Data Localization Compliance Strategy

For all the sound and fury GDPR generated last May, it’s really just the amuse-bouche for the data localization regulations to come. Cockroach Labs CEO Spencer Kimball details the reasons why regulations will proliferate like rabbits in the future. But it’s hard for database architects and administrators to plan for compliance against a hazy future. What can you do today to get compliant for tomorrow’s data localization legislation?

Many companies are responding to this challenge by simply abandoning regions in which they either did or hoped to do business. 74% of the Fortune 2000 companies included in a 2017 Accenture report said that they would exit, delay, or abandon entry into markets because of data localization regulations. The task of getting compliant is so difficult, they’re willing to leave money on the table. But that doesn’t have to be the case. There are a number of different compliance solutions, depending on what your database looks like now, and what changes you’re willing to make.
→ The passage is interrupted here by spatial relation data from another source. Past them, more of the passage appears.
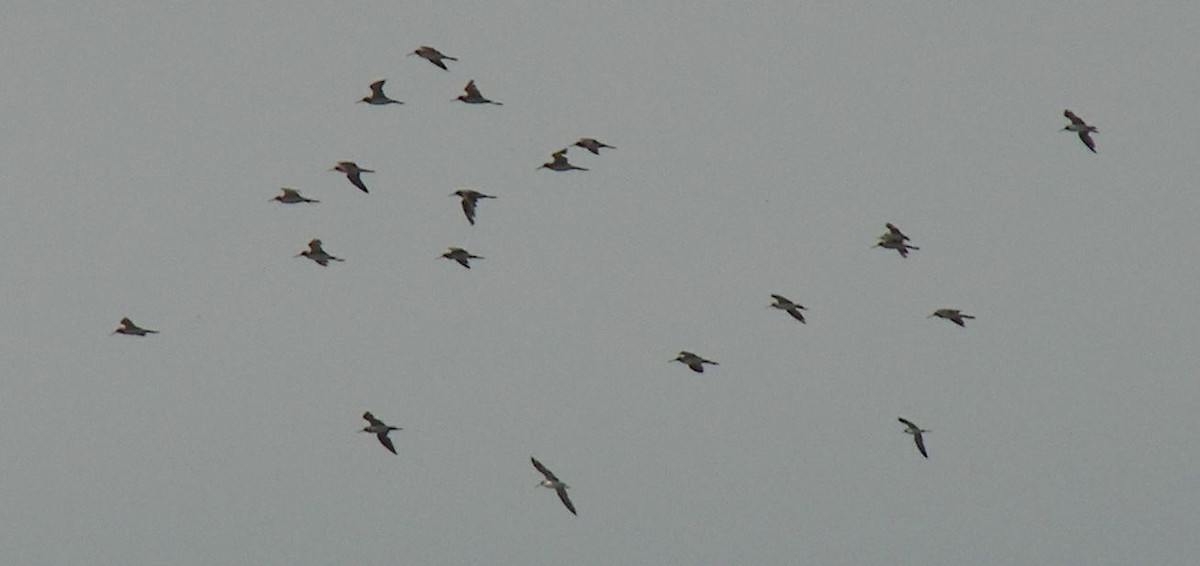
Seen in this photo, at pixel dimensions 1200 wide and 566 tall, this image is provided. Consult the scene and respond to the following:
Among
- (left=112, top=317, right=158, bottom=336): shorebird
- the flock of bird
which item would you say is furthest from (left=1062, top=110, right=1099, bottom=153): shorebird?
(left=112, top=317, right=158, bottom=336): shorebird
This blog will evaluate options for pursuing data localization compliance and provide useful guidance applicable to companies of every size, from every industry.

What is data localization?

There are a number of facets of data protection laws. Today, we’re looking at data localization specifically.

Data localization (often called ‘data sovereignty’ or ‘data residency’) refers to the laws that regulate the collection, storage, and transfer of user data. In essence, the existing data localization regulations (and those to come), require that data remain in specific locations.

Even GDPR touches upon data localization, albeit a bit indirectly. GDPR imposes restrictions on the transfer of personal data outside of the European Union or to countries which have been deemed to have data protection “adequacy”. Interestingly, this does not include the United States. While companies are allowed to transfer data out of the European Union, they can only do so with their customers’ explicit, informed consent.

But this is just the beginning of data domiciling legislation, and it’s likely to become much stricter, with boundaries drawn that can’t be crossed by a user clicking an “I agree” button on a pop-up. This draconian future is where things get tricky. How do you prepare for that kind of compliance, and where will you house data when that future arrives?

3 Common Data Localization Compliance Options

There are many different species of database architecture. Each with their own nuanced capabilities and limitations. In this post, we’ll focus on two general database architectures: on-premise monolithic databases and distributed cloud vendor databases. The intention is to show what the path to compliance looks like from each of those starting points.

Option 1: Scale your monolithic database

Even the word ‘monolithic’ sounds like something from prehistoric times. The actual origin of a monolith is a ‘column formed from a single block of stone.’ It is tall, strong, and powerful. Monolithic databases were originally built in the early 1970s and they’re still valuable today, but because they require scaling up just one master node, they are difficult to scale horizontally.

If you’re reading this blog then you already know the time, cost, and complexity of replicating monolithic databases. If your business is operating on a global scale the cost of all these replications is massive. The labor of manual sharding these databases is time-consuming, hurts morale, and prevents engineers from working on other important elements of your apps.

If you have deep pockets and the cultural cache to attract (and replace) top engineering talent, then scaling a monolithic database is absolutely an option. It’s just not an inexpensive endeavor. If you have one database in the U.S. right now, in order to scale horizontally you’d need to replicate that structure in every country that has different regulations than your current location. Keep in mind that having a monolithic database and a backup in every region requires managing each database separately. This means more administration costs.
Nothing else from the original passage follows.